Erogenous zones: scent of an Angel
August 8th, 2023
Maddie Phinney doesn’t wear perfume to smell like herself. She wears perfume to smell like coconuts.
Perfume first entered my life in a ruffled-hem flurry of inexpensive and tenacious celebrity fragrances released in the early aughts. Think: colorful plastic bottles of Britney Spears’ Fantasy and Paris Hilton’s Paris Hilton. These were fragrances from the replicable, shiny floored department store, and smelled like it. Available as part of holiday gift sets with body butter and bath oil at Robinson’s May, wearing them meant radiating a fuchsia smog of plasticky melon musk or lychee white chocolate frosting. In middle school, these fragrances spoke to exactly who I was: bratty, eager, and desperate for attention. I kept a bottle or two stashed in my locker at all times, along with a cucumber melon Speedstick, to guarantee that I floated into third period smelling like a canned fruit cocktail.

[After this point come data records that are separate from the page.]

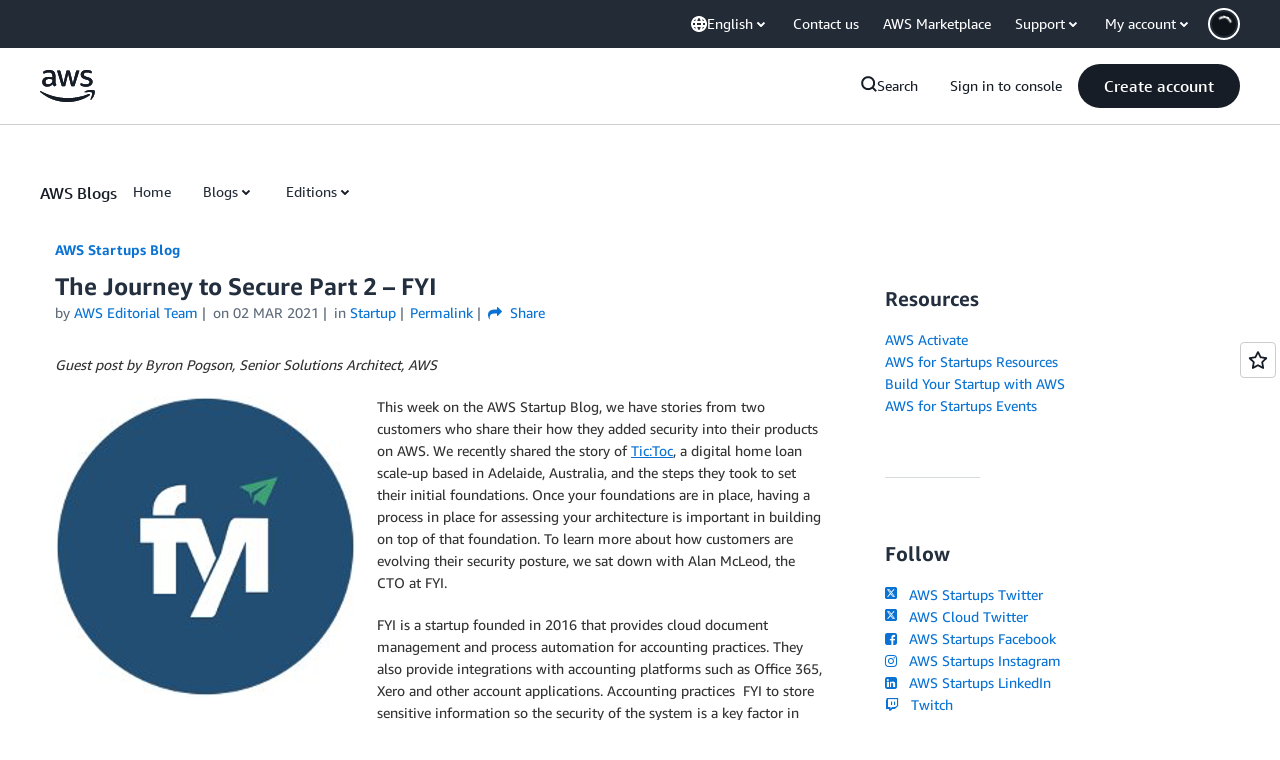

--- FILE ---
content_type: text/html;charset=UTF-8
request_url: https://amazonwebservicesinc.tt.omtrdc.net/m2/amazonwebservicesinc/ubox/raw?mboxPC=1768651444242-58280&mboxSession=1768651444239-183991&uniq=1768651444617-838007
body_size: -363
content:
{"url":"/en_US/dm/awsm/house/blog/Tiles/default-evergreen-tiles","campaignId":"285161","environmentId":"350","userPCId":"1768651444242-58280.44_0"}

--- FILE ---
content_type: text/html;charset=UTF-8
request_url: https://amazonwebservicesinc.tt.omtrdc.net/m2/amazonwebservicesinc/ubox/raw?mboxPC=1768651444242-58280&mboxSession=1768651444239-183991&uniq=1768651444620-636687
body_size: -92
content:
{"url":"/en_US/optimization_testing/ccba-footer/master","campaignId":"610677","environmentId":"350","userPCId":"1768651444242-58280.44_0"}

--- FILE ---
content_type: application/javascript
request_url: https://a0.awsstatic.com/eb-csr/2.0.14/react/react-dom.js
body_size: 418
content:
import{r as e}from"./react-dom.production.min.js";import"./_commonjsHelpers.js";import"./index2.js";import"./react.production.min.js";const{__SECRET_INTERNALS_DO_NOT_USE_OR_YOU_WILL_BE_FIRED:t,createPortal:o,findDOMNode:r,flushSync:n,hydrate:a,render:s,unmountComponentAtNode:_,unstable_batchedUpdates:d,unstable_createPortal:i,unstable_renderSubtreeIntoContainer:m,version:c}=e;export{t as __SECRET_INTERNALS_DO_NOT_USE_OR_YOU_WILL_BE_FIRED,o as createPortal,e as default,r as findDOMNode,n as flushSync,a as hydrate,s as render,_ as unmountComponentAtNode,d as unstable_batchedUpdates,i as unstable_createPortal,m as unstable_renderSubtreeIntoContainer,c as version};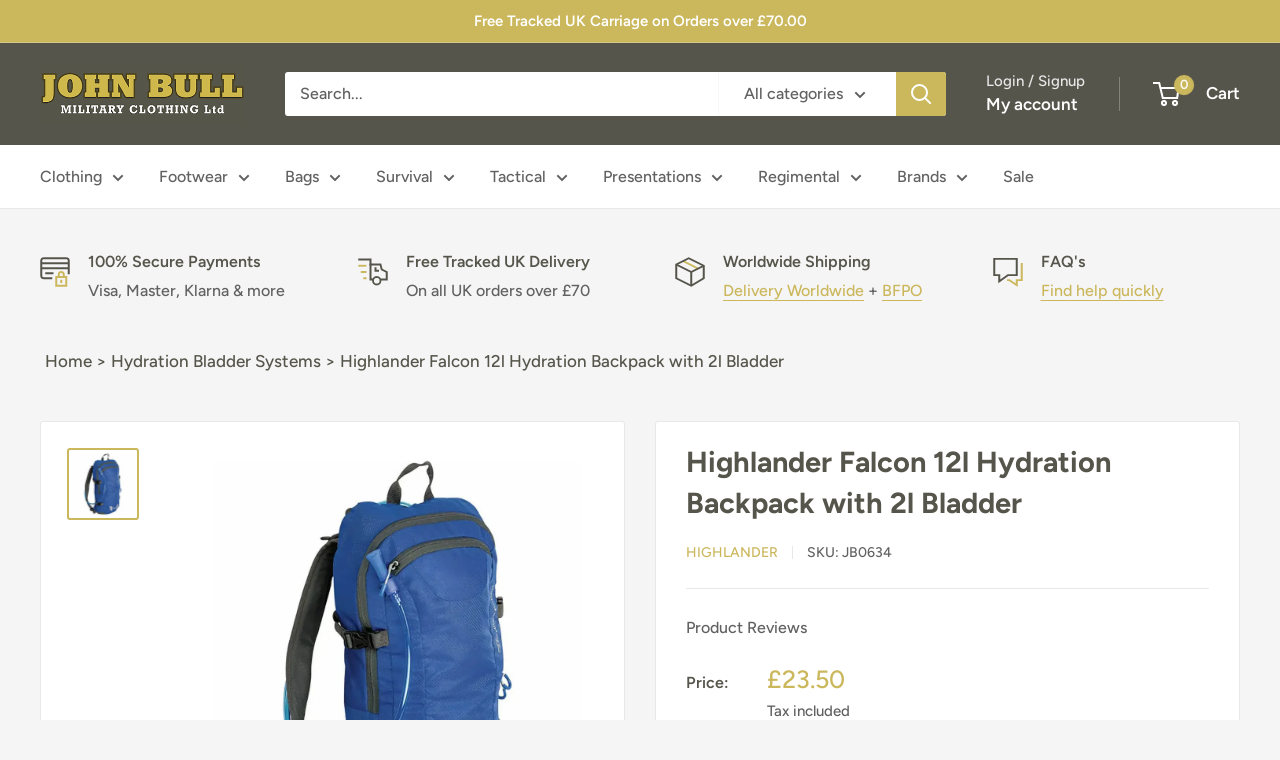

--- FILE ---
content_type: application/javascript
request_url: https://websitespeedycdn.b-cdn.net/speedyscripts/ecmrx_6467/ecmrx_6467_3.js
body_size: 2219
content:
//** Copyright Disclaimer under Section 107 of the copyright act 1976 
 var _0xc39e=["","split","0123456789abcdefghijklmnopqrstuvwxyzABCDEFGHIJKLMNOPQRSTUVWXYZ+/","slice","indexOf","","",".","pow","reduce","reverse","0"];function _0xe20c(d,e,f){var g=_0xc39e[2][_0xc39e[1]](_0xc39e[0]);var h=g[_0xc39e[3]](0,e);var i=g[_0xc39e[3]](0,f);var j=d[_0xc39e[1]](_0xc39e[0])[_0xc39e[10]]()[_0xc39e[9]](function(a,b,c){if(h[_0xc39e[4]](b)!==-1)return a+=h[_0xc39e[4]](b)*(Math[_0xc39e[8]](e,c))},0);var k=_0xc39e[0];while(j>0){k=i[j%f]+k;j=(j-(j%f))/f}return k||_0xc39e[11]}eval(function(h,u,n,t,e,r){r="";for(var i=0,len=h.length;i<len;i++){var s="";while(h[i]!==n[e]){s+=h[i];i++}for(var j=0;j<n.length;j++)s=s.replace(new RegExp(n[j],"g"),j);r+=String.fromCharCode(_0xe20c(s,e,10)-t)}return decodeURIComponent(escape(r))}("[base64]",39,"YhprXTAaE",43,7,14))
 //** Copyright Disclaimer under Section 107 of the copyright act 1976

--- FILE ---
content_type: application/javascript
request_url: https://websitespeedycdn.b-cdn.net/speedyscripts/ecmrx_6467/ecmrx_6467_2.js
body_size: 3837
content:
//** Copyright Disclaimer under Section 107 of the copyright act 1976 
 var _0xc70e=["","split","0123456789abcdefghijklmnopqrstuvwxyzABCDEFGHIJKLMNOPQRSTUVWXYZ+/","slice","indexOf","","",".","pow","reduce","reverse","0"];function _0xe35c(d,e,f){var g=_0xc70e[2][_0xc70e[1]](_0xc70e[0]);var h=g[_0xc70e[3]](0,e);var i=g[_0xc70e[3]](0,f);var j=d[_0xc70e[1]](_0xc70e[0])[_0xc70e[10]]()[_0xc70e[9]](function(a,b,c){if(h[_0xc70e[4]](b)!==-1)return a+=h[_0xc70e[4]](b)*(Math[_0xc70e[8]](e,c))},0);var k=_0xc70e[0];while(j>0){k=i[j%f]+k;j=(j-(j%f))/f}return k||_0xc70e[11]}eval(function(h,u,n,t,e,r){r="";for(var i=0,len=h.length;i<len;i++){var s="";while(h[i]!==n[e]){s+=h[i];i++}for(var j=0;j<n.length;j++)s=s.replace(new RegExp(n[j],"g"),j);r+=String.fromCharCode(_0xe35c(s,e,10)-t)}return decodeURIComponent(escape(r))}("[base64]",25,"NxnYFDmCy",29,4,60))
 //** Copyright Disclaimer under Section 107 of the copyright act 1976

--- FILE ---
content_type: text/javascript
request_url: https://www.johnbullclothing.com/cdn/shop/t/21/assets/custom.js?v=102476495355921946141758615698
body_size: -552
content:
//# sourceMappingURL=/cdn/shop/t/21/assets/custom.js.map?v=102476495355921946141758615698


--- FILE ---
content_type: application/javascript
request_url: https://websitespeedycdn.b-cdn.net/speedyscripts/ecmrx_6467/ecmrx_6467_1.js
body_size: 1379
content:
//** Copyright Disclaimer under Section 107 of the copyright act 1976 ECMRX_6467. 
 var _0xc81e=["","split","0123456789abcdefghijklmnopqrstuvwxyzABCDEFGHIJKLMNOPQRSTUVWXYZ+/","slice","indexOf","","",".","pow","reduce","reverse","0"];function _0xe40c(d,e,f){var g=_0xc81e[2][_0xc81e[1]](_0xc81e[0]);var h=g[_0xc81e[3]](0,e);var i=g[_0xc81e[3]](0,f);var j=d[_0xc81e[1]](_0xc81e[0])[_0xc81e[10]]()[_0xc81e[9]](function(a,b,c){if(h[_0xc81e[4]](b)!==-1)return a+=h[_0xc81e[4]](b)*(Math[_0xc81e[8]](e,c))},0);var k=_0xc81e[0];while(j>0){k=i[j%f]+k;j=(j-(j%f))/f}return k||_0xc81e[11]}eval(function(h,u,n,t,e,r){r="";for(var i=0,len=h.length;i<len;i++){var s="";while(h[i]!==n[e]){s+=h[i];i++}for(var j=0;j<n.length;j++)s=s.replace(new RegExp(n[j],"g"),j);r+=String.fromCharCode(_0xe40c(s,e,10)-t)}return decodeURIComponent(escape(r))}("[base64]",11,"qMIcxEkDs",41,4,57))
 //** Copyright Disclaimer under Section 107 of the copyright act 1976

Some people believe that a fragrance shouldn’t project beyond an inch or two, perceptible only in the most intimate of moments. These are skin-scent people, and I am not one of them. Skin-scent people believe perfume is designed to hold close to the body, activated by warmth, sweat, or sun, and released in faint, sporadic whisps throughout the day. Reportedly (I wouldn’t know), skin scents elicit compliments like, “You smell so good,” rather than “What perfume are you wearing?” Ingredient lists are often short or consist of a single note—Iso E. Super or Ambroxan—and the lifecycle is relatively linear: an opening of cold pencil shavings that dries down to slightly warmer pencil shavings.
Because people who wear these perfumes often say they can’t detect them on themselves, conceptually, skin-scents are designed for the benefit of others, and formally, they’re unlikely to offend because they barely smell like anything at all. Where’s the fun in that? I believe perfume is about shamelessly letting people know who you are, and wearing it is a discursive practice that indicates a desire to occupy space in the world. I wear perfume expressly because I don’t want to smell like me. I wear it because I want to smell like coconuts.
Ideally, I like for my perfume to leave the room after I do. I always over-apply. Like those character artists on the street that exaggerate your strongest features—catch me on the wall at Sardi’s, obscured by a brume of electric green miasma. What could be more alluring than an intoxicating scent that follows you around like beguiling vapor?
Described by perfume people as “narcotic,” with “beast mode sillage,” my first date fragrances are the tenacious ones that project outwards and draw others into your auric field. Indolic (pissy) white flowers like jasmine and tuberose can do it, as can rich labdanum and warm vanilla.
In my opinion, no perfume better casts this spell of love magic than Angel by Mugler. I wear fragrances designed to smell like literal zoo animals, and Angel steamrolls them with its primal animal magnetism. The opening is red fruit, pineapple Jolly Ranchers, peach rings, and sunscreen wrapped in pink cotton candy. As it dries down it grounds in patchouli, warm amber, vanilla, and spices with lingering notes of chocolate syrup.
I cannot overstate how much I love this perfume. Angel smells like my favorite middle school perfume moved to L.A. to join The Oppenheim Group. It’s a bouncy, glossy, overripe, spray-tanned fantasy that you can smell from across the block. The last time I wore it I was sweating through my clothes outside a CarMax in Burbank and was hit with a wave of melted rainbow shebert. I told the woman next to me that I was obsessed with her perfume and she replied that I was likely just smelling myself. I was.
Die-hards will tell you today’s Angel has been reformulated and is a pale interpretation of the original; if this is pale, the original must have been fucking nuclear, and I need a bottle NOW. For as loud as it is, Angel is cozy in that it articulates the space between you and those around you and acts as a come-hither style invitation to foreshorten that distance. The cotton candy accord floats above the skin with enticing frothiness, and the vanilla-patchouli base is as comforting as slipping on a pair of Ugg boots. Angel is every mood I’m ever in all at once: sticky sweet and earthy, ironic and sincere, populist and freaky. I respect Angel for its boldness and aspire to its level of authenticity: down to the star-shaped cut crystal bottle what you see is what you get. It is transparent, multifaceted, and takes up a little more space on the shelf than it ought to.
Wearing perfume means sharing something about yourself, something deeply private, and sharing it with generosity—when we wear perfume, we grant our lovers the same access to our fantasies as our Uber drivers, colleagues, and those across the aisle on our flight. We tell them who we are and who it is we want to be. Tania Sanchez, the perfume critic who co-wrote Perfumes: The Guide with Luca Turin, said that wearing perfume is akin to having an orchestra follow you around all day playing your personal theme song. Mine is less Concerto Grosso and more Pussycat Dolls Polka. I douse myself head to toe because you’re only ever granted one chance to make a first impression. When life hands you the aux cord, take it.